Nothing in the 1974 amendments altered the original Act’s prohibition against fragmented appeals in expedited cases. In the 1974 amendments, Congress sought to relieve the Supreme Court of the burden of hearing direct appeals in all government-initiated antitrust litigation but, in establishing a certification procedure, recognized that the public interest would require direct and immediate review in some cases. See H.R. No. 298, 93d Cong., 1st Sess. 7-8 (1973); H.R.Rep. No. 1463, 93d Cong., 2d Sess. 10-11 (1974), U.S.Code Cong. & Admin.News 1974, 6535. As the House Committee on the Judiciary noted in its report to the full House,
The exception provided for possible direct Supreme Court post-trial review of litigated government civil antitrust cases reflects legislative recognition of the Attorney General’s responsibilities to coordinate national antitrust enforcement policies and the necessary discretion incident to this legislatively imposed responsibility; and, that public antitrust cases differ in nature sufficiently from private antitrust cases and concerns to warrant providing the Attorney General with possible direct Supreme Court post-trial review in appropriate cases. Moreover, the legislative conferral of discretion in post-trial appeals on the Attorney General is expected to increase vigorous enforcement of the antitrust laws by the Department of Justice.
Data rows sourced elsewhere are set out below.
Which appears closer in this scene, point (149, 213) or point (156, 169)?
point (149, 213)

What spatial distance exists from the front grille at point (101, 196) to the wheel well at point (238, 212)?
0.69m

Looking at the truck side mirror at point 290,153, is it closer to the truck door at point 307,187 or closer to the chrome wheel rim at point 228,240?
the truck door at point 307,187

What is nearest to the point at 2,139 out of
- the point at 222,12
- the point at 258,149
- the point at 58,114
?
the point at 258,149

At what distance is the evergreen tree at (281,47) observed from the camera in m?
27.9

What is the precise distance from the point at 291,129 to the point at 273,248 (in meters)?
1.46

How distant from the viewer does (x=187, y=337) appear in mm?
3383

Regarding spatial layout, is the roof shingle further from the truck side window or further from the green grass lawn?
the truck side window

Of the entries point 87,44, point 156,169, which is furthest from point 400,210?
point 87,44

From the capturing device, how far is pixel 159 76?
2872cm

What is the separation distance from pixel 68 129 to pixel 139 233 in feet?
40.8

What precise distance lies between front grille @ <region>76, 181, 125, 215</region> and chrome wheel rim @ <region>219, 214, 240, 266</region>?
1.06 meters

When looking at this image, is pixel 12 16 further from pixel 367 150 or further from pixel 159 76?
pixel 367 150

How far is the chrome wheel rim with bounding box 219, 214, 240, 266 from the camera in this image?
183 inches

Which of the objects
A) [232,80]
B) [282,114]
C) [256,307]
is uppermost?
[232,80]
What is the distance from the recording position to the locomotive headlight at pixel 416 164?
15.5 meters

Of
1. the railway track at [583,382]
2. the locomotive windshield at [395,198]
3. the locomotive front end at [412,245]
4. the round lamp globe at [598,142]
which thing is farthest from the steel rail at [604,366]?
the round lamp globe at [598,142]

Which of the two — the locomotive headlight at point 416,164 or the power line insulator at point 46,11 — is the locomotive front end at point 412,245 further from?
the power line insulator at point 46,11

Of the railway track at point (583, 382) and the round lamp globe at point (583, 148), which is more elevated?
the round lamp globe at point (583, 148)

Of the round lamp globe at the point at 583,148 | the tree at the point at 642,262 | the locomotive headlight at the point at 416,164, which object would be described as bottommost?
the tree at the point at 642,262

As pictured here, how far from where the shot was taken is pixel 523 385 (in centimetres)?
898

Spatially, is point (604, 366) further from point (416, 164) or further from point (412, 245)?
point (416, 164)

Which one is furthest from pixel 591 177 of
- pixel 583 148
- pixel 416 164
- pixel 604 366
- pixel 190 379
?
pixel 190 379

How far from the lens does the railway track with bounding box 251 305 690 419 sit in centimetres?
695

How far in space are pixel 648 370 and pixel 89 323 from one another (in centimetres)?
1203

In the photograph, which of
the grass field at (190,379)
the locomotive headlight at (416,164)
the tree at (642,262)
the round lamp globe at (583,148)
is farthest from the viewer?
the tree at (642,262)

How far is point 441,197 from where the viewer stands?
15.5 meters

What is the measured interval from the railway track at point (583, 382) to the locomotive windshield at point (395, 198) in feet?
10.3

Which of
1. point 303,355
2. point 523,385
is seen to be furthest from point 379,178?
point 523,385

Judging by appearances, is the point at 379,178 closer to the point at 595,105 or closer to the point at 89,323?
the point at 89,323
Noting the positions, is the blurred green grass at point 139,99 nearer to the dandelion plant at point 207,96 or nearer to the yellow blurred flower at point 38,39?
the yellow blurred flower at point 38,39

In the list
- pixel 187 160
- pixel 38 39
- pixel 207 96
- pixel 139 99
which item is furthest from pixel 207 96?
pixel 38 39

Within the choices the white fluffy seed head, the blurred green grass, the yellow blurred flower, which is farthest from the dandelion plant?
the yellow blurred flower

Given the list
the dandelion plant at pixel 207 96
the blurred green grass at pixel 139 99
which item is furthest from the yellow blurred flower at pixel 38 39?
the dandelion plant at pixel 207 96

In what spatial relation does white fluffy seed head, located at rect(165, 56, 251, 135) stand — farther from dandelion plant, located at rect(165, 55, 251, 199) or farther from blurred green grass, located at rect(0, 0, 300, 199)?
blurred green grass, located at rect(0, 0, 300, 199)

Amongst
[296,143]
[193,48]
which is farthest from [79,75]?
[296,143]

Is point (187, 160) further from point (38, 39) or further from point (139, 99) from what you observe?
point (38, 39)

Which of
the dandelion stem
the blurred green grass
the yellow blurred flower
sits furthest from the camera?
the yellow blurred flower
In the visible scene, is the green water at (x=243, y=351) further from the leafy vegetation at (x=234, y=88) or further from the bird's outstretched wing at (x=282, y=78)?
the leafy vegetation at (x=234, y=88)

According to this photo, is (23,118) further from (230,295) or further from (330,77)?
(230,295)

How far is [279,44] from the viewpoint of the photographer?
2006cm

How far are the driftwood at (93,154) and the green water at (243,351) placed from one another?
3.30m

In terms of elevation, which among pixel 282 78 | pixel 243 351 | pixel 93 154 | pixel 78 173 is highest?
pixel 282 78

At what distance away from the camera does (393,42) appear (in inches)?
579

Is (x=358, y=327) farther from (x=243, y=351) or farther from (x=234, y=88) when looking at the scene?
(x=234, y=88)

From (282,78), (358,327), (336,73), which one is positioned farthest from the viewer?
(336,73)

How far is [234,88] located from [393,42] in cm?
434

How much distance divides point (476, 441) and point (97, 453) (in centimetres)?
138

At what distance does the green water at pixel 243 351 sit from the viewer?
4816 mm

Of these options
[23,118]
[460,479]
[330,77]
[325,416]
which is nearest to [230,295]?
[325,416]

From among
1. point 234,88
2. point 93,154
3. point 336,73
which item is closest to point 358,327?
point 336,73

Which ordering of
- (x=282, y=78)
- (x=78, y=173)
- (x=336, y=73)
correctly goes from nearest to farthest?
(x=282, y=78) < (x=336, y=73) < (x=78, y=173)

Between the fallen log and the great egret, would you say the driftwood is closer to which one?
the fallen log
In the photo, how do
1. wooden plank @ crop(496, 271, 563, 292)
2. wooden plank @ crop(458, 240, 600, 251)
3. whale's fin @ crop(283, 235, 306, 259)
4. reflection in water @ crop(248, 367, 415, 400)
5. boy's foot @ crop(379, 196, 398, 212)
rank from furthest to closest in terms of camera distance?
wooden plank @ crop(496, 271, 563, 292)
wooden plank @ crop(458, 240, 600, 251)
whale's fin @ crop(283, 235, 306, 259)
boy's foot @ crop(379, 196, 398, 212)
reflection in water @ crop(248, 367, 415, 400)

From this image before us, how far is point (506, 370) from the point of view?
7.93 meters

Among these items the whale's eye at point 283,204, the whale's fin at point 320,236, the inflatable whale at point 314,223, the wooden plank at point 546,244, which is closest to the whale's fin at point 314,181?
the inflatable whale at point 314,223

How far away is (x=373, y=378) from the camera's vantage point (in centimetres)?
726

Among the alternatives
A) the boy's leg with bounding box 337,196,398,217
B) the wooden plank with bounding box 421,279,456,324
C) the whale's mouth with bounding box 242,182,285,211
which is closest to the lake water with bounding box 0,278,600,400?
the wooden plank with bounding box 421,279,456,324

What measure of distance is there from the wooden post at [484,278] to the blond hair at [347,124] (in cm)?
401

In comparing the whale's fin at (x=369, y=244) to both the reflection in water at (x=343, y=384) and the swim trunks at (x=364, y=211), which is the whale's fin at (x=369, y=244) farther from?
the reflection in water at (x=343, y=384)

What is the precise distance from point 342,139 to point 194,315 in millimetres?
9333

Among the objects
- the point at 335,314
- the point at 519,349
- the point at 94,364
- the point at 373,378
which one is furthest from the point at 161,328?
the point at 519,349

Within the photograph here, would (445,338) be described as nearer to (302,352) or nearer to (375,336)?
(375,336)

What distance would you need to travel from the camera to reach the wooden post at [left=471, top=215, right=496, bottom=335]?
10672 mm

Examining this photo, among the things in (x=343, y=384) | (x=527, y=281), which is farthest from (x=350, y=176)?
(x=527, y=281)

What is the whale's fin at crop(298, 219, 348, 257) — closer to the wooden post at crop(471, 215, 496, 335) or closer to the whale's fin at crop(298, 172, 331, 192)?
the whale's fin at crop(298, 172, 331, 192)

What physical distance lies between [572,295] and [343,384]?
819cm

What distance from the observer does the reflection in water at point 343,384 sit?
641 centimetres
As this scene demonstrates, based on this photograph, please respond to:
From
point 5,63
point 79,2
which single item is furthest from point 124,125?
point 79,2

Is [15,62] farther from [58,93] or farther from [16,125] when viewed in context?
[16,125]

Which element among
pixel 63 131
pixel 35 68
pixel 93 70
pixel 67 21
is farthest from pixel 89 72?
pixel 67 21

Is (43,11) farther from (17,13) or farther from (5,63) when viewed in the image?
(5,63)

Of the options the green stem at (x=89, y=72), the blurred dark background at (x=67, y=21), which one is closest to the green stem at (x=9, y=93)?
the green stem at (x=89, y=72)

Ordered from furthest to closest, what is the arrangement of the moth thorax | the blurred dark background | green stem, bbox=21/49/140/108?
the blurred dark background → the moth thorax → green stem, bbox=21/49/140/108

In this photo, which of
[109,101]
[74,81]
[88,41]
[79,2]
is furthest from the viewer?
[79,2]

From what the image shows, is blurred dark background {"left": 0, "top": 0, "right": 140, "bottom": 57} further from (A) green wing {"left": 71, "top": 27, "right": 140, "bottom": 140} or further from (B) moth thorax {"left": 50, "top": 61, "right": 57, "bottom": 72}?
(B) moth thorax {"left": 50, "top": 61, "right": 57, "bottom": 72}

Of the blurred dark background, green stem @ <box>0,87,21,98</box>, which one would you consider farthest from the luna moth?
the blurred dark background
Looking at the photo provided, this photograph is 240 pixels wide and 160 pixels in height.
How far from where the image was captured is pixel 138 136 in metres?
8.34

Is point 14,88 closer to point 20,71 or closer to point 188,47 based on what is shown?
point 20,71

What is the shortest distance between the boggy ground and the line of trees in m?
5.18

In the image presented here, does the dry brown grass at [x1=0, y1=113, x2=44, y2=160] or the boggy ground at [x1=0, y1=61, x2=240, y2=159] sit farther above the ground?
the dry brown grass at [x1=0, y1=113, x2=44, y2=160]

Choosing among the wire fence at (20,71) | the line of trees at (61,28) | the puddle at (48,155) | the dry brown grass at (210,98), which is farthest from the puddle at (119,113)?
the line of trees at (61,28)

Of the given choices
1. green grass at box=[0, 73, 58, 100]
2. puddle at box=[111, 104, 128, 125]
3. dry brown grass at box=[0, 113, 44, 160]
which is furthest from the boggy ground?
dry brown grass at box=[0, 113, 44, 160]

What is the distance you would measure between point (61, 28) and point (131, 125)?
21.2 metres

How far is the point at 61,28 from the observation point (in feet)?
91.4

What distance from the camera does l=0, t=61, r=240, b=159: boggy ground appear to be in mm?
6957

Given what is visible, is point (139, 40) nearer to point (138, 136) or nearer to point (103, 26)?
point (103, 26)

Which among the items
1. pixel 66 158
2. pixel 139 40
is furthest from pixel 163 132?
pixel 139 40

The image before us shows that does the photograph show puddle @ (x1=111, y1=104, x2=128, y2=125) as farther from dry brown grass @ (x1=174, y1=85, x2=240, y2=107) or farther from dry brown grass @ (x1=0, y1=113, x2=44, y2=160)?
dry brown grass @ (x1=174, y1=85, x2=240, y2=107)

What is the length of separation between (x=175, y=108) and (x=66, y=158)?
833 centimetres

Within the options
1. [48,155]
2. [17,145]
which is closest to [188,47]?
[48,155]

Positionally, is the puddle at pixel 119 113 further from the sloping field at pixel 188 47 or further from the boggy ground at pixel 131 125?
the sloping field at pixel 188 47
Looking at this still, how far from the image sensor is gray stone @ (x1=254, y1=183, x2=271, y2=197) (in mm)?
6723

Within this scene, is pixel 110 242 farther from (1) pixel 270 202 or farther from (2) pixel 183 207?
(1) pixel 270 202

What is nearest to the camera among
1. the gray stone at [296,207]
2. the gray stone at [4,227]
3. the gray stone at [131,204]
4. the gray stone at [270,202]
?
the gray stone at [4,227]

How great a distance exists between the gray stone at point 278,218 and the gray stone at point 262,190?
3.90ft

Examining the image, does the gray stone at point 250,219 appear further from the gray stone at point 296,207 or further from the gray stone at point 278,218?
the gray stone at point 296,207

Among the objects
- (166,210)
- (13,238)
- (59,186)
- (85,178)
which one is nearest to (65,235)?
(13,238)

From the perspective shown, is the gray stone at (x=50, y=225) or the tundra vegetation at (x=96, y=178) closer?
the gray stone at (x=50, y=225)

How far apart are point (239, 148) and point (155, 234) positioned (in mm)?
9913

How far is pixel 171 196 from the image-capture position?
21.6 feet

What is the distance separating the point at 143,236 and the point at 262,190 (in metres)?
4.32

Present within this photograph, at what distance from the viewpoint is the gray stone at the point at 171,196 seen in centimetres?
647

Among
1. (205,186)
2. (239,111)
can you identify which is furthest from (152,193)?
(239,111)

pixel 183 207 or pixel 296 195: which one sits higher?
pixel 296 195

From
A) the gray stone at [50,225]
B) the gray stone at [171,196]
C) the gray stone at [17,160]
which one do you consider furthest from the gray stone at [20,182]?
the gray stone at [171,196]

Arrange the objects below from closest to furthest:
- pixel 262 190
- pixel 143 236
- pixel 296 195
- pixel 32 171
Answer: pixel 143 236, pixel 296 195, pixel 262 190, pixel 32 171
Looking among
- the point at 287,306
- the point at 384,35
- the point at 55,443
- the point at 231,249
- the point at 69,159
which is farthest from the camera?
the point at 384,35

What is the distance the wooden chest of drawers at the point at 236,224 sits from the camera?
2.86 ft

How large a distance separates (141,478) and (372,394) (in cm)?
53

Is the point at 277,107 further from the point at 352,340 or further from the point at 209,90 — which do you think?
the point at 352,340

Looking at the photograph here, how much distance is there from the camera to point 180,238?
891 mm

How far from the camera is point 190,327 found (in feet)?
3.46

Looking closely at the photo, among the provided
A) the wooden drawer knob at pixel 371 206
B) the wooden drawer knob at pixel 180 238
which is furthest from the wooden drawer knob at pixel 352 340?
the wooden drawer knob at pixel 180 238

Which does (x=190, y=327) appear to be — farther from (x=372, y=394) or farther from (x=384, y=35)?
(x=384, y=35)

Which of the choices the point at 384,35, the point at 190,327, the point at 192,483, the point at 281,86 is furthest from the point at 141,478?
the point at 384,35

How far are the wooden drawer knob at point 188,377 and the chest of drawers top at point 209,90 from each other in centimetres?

H.R.Rep. No. 1463, supra, at 11, U.S.Code Cong. & Admin.News 1974, at 6541.
The congressional purpose in creating a certification procedure — expedited resolution of cases of sufficient importance to warrant direct review — obviously would be defeated if an appeal lay in this court from the district court’s denial of intervention at the same time the Supreme Court had under consideration direct appeals from the district court’s final decree. Cf. California Cooperative Canneries, supra, 279 U.S. at 559, 49 S.Ct. at 425. Thus, once the Supreme Court assumed jurisdiction to review the MFJ all subsequent appeals, including TEC’s appeal from the denial of intervention or an appeal from the denial of certification, had to have been brought in that court. TEC’s argument that it unsuccessfully sought certification from the district court does not excuse its failure to take a direct appeal; TEC should have appealed the district court’s denial of certification. Nor do we find exculpatory TEC’s observation that “[i]n the face of the District Court’s express refusal to certify TEC’s appeals, it would have constituted gross arrogance for TEC (and its counsel) to have flaunted that order and nevertheless tried to docket TEC’s appeal with the Supreme Court.” ■ TEC Response to United States Motion to Dismiss at 4. Accordingly, we grant the motions to dismiss TEC’s appeal and dismiss as moot TEC’s motion for an order directing the district court to prepare and transmit the record on appeal.